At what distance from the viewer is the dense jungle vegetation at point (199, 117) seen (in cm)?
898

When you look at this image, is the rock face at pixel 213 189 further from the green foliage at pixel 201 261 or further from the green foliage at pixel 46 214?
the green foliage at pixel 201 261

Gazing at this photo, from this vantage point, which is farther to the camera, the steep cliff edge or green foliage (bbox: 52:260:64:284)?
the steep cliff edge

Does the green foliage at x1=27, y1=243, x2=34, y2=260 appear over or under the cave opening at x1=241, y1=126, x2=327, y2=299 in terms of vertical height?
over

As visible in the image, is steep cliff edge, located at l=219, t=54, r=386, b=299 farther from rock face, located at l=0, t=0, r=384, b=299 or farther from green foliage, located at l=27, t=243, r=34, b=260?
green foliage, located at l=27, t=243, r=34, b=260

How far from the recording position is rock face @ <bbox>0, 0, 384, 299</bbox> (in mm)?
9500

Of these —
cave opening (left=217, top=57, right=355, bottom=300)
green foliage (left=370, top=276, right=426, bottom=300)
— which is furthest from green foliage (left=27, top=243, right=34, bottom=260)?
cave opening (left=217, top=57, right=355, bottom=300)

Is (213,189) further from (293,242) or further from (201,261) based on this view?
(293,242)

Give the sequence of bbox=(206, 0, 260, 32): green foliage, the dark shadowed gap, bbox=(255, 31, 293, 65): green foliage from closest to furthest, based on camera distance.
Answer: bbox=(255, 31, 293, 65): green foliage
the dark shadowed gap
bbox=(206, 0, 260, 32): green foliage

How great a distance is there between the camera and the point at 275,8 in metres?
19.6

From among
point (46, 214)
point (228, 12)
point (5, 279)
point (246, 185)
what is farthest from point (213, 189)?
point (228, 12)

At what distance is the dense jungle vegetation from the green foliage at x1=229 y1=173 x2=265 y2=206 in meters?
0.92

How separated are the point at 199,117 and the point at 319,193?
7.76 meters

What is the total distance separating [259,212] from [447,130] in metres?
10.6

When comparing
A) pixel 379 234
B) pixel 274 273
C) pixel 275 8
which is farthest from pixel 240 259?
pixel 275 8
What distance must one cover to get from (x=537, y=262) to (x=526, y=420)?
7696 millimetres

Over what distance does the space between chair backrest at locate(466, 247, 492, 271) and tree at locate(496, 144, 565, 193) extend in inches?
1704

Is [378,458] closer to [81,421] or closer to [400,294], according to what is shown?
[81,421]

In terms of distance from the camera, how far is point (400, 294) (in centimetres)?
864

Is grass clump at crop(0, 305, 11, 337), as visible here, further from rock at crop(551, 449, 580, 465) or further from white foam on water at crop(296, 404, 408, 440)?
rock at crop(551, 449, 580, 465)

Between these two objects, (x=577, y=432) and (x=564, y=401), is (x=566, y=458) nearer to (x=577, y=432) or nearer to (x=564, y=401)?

__Aim__:
From the line holding "Over what distance" down to the final line above, quote every line exactly and only those lines.

__Final answer__:
Over what distance does the space between chair backrest at locate(466, 247, 492, 271) and tree at locate(496, 144, 565, 193) extend in inches?
1704

Is [378,458] closer to [81,421] or closer to [400,294], according to what is shown?
[81,421]

In terms of distance from the camera, how far is point (400, 294) (in centimetres)?
864

Is grass clump at crop(0, 305, 11, 337), as visible here, further from rock at crop(551, 449, 580, 465) or further from white foam on water at crop(296, 404, 408, 440)?
rock at crop(551, 449, 580, 465)

Between these two objects, (x=577, y=432) and (x=564, y=401), is (x=566, y=458) nearer to (x=577, y=432) or nearer to (x=564, y=401)?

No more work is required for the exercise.